▶ [Task instructions] Images should not appear in the copy, yet every line of the listing below must be printed exactly.

───

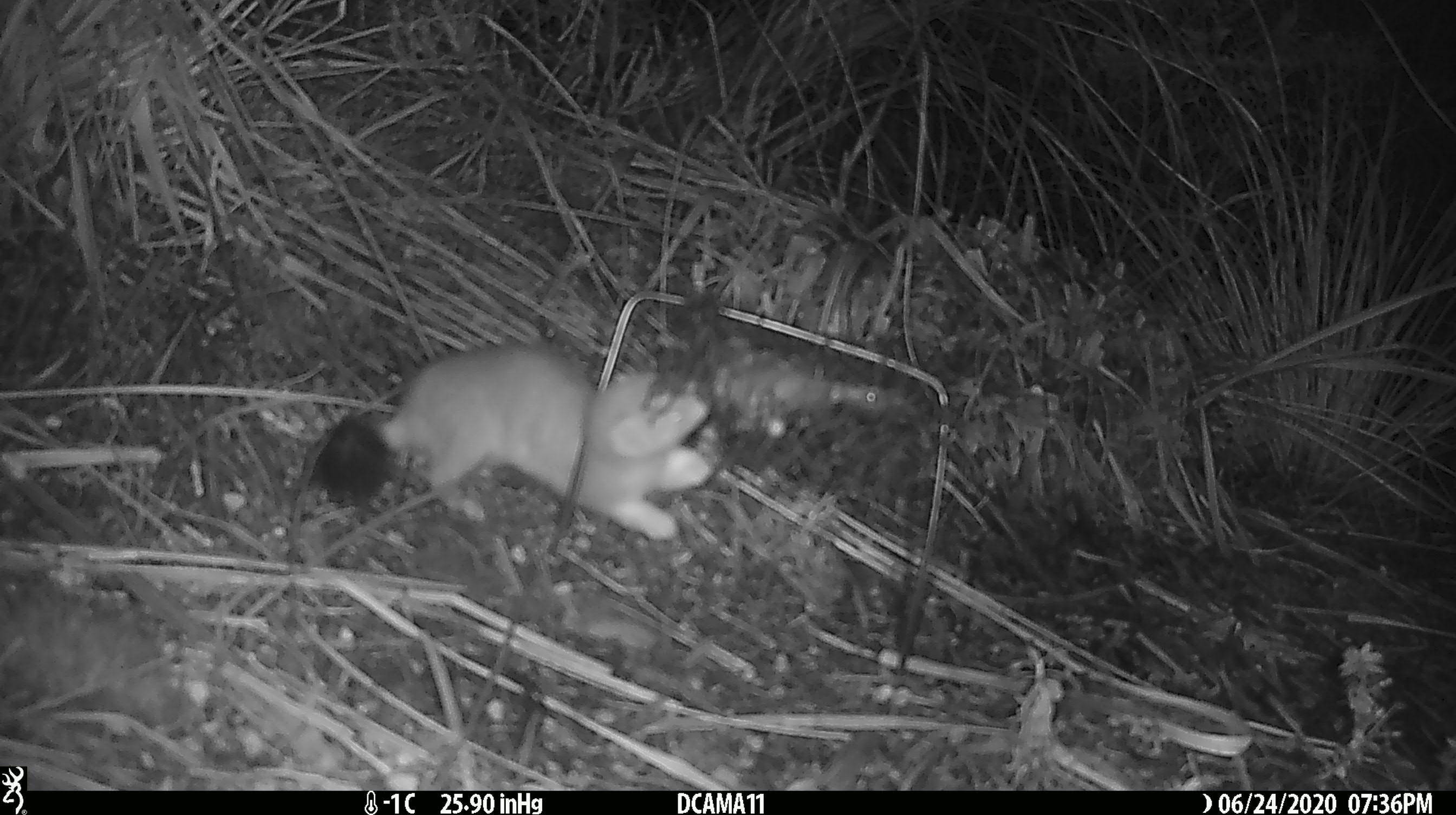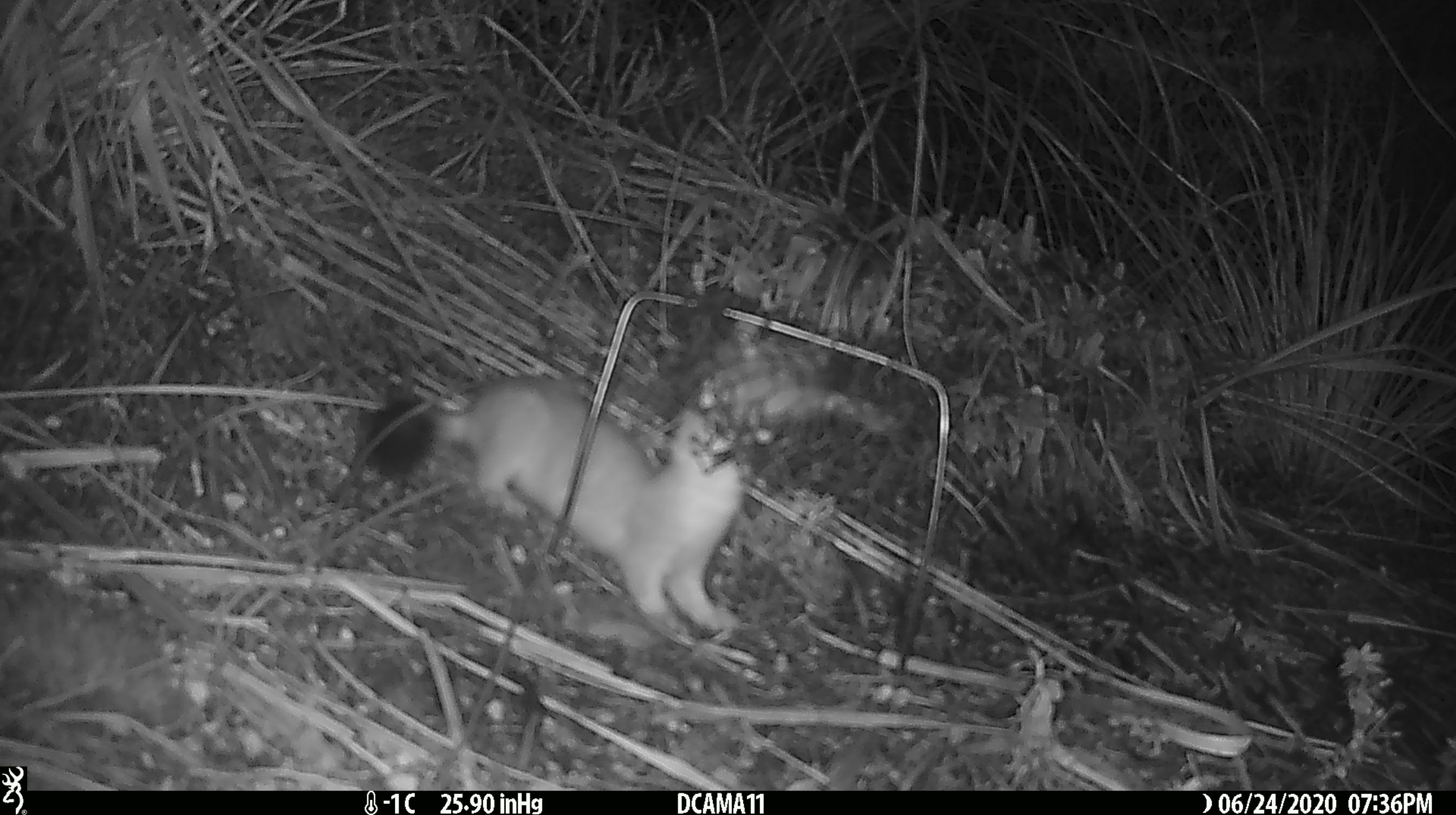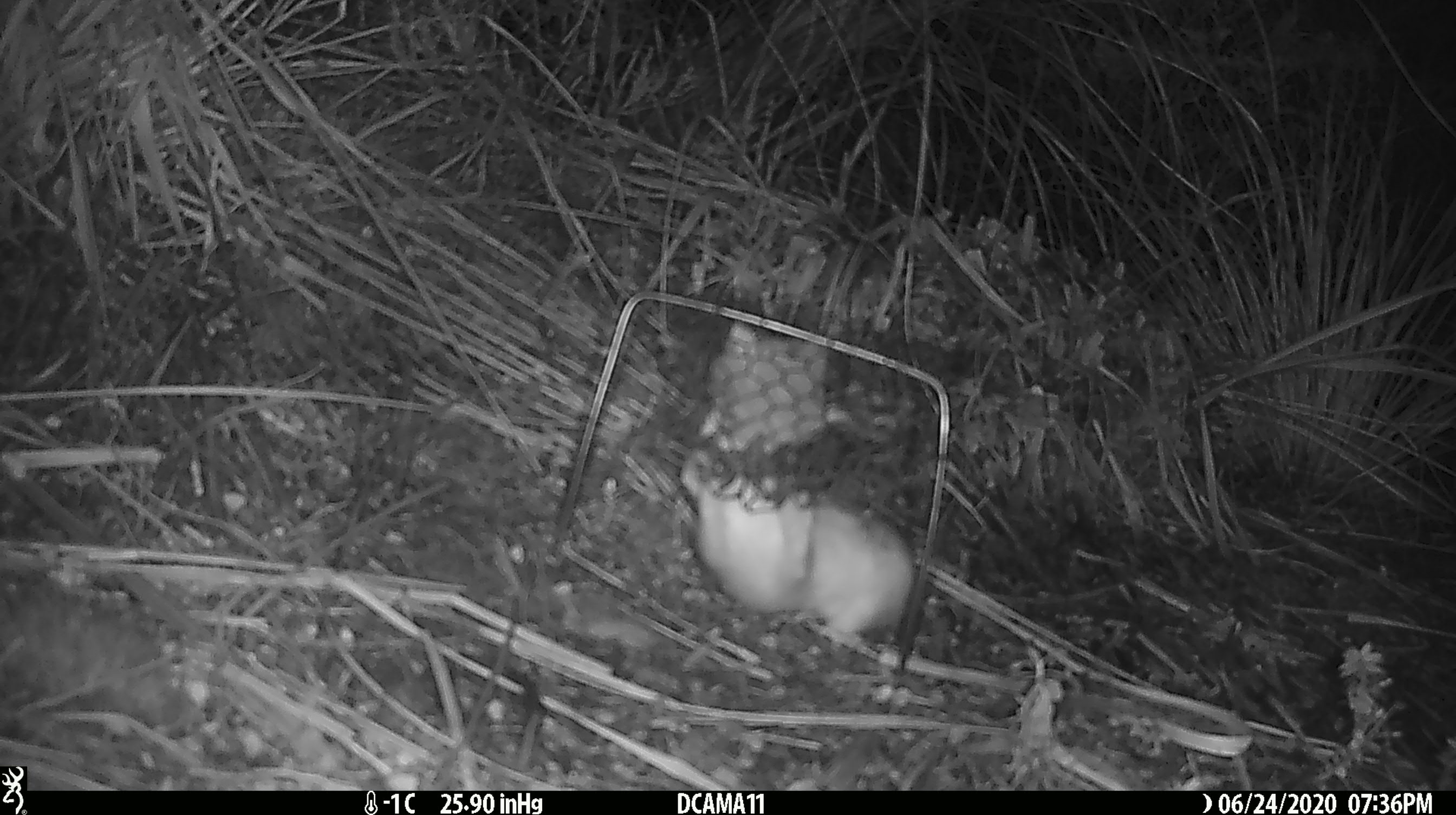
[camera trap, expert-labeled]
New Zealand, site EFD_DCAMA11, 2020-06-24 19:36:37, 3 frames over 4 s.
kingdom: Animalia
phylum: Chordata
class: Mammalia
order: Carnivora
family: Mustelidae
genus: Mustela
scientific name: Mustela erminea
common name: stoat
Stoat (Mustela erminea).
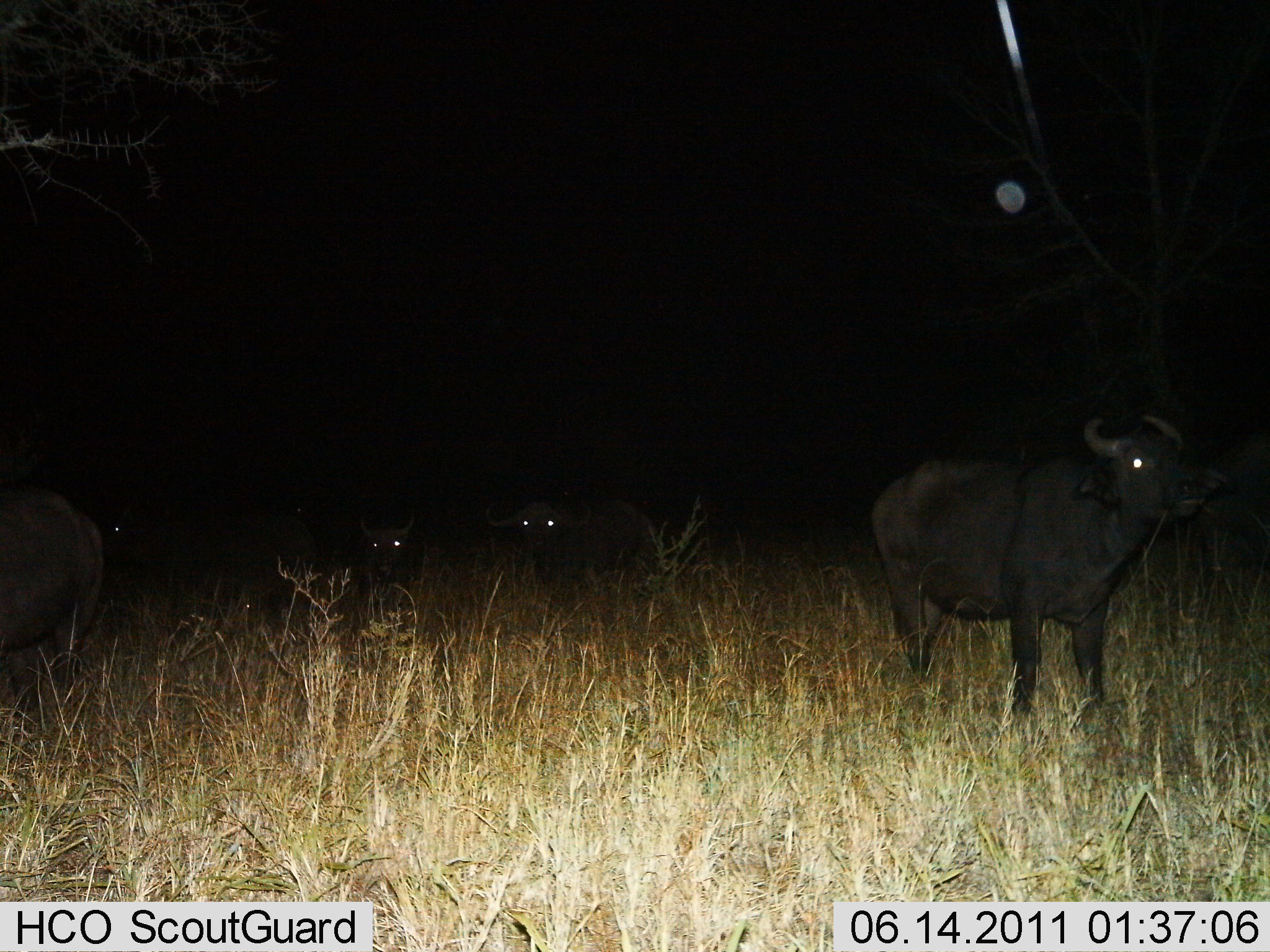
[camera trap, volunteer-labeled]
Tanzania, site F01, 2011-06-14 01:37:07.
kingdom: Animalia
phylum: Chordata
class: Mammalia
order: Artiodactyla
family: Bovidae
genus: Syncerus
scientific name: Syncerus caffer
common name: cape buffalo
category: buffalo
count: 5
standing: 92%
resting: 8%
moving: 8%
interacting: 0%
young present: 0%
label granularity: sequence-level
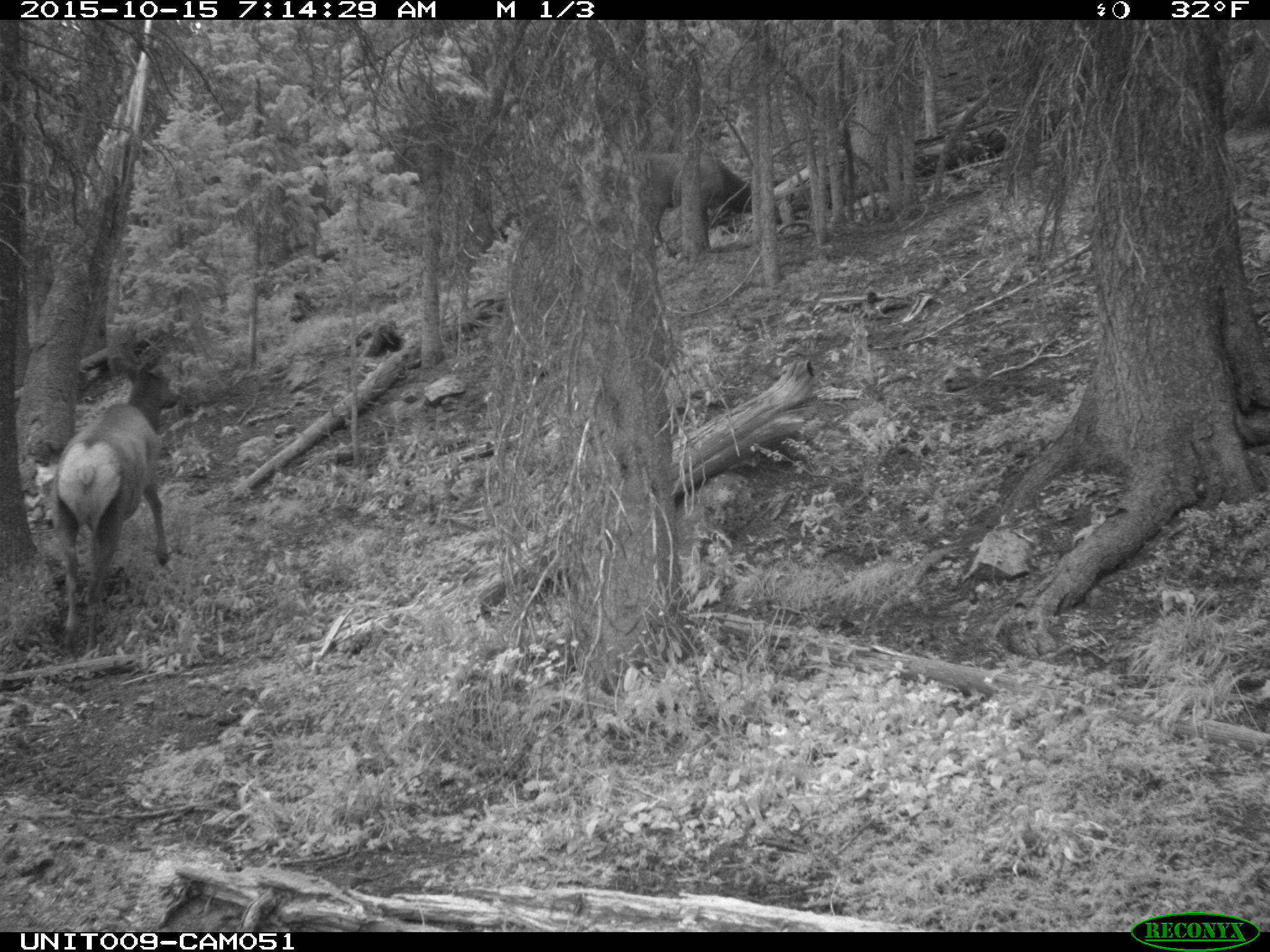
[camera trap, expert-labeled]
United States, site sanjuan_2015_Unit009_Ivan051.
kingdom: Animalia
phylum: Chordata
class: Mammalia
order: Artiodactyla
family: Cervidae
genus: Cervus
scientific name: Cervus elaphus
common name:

───

▶ [Expected output]
[camera trap, expert-labeled]
New Zealand, site EFD_DCAMA11, 2020-06-24 19:36:37, 3 frames over 4 s.
kingdom: Animalia
phylum: Chordata
class: Mammalia
order: Carnivora
family: Mustelidae
genus: Mustela
scientific name: Mustela erminea
common name: stoat
Stoat (Mustela erminea).
[camera trap, volunteer-labeled]
Tanzania, site F01, 2011-06-14 01:37:07.
kingdom: Animalia
phylum: Chordata
class: Mammalia
order: Artiodactyla
family: Bovidae
genus: Syncerus
scientific name: Syncerus caffer
common name: cape buffalo
category: buffalo
count: 5
standing: 92%
resting: 8%
moving: 8%
interacting: 0%
young present: 0%
label granularity: sequence-level
[camera trap, expert-labeled]
United States, site sanjuan_2015_Unit009_Ivan051.
kingdom: Animalia
phylum: Chordata
class: Mammalia
order: Artiodactyla
family: Cervidae
genus: Cervus
scientific name: Cervus elaphus
common name:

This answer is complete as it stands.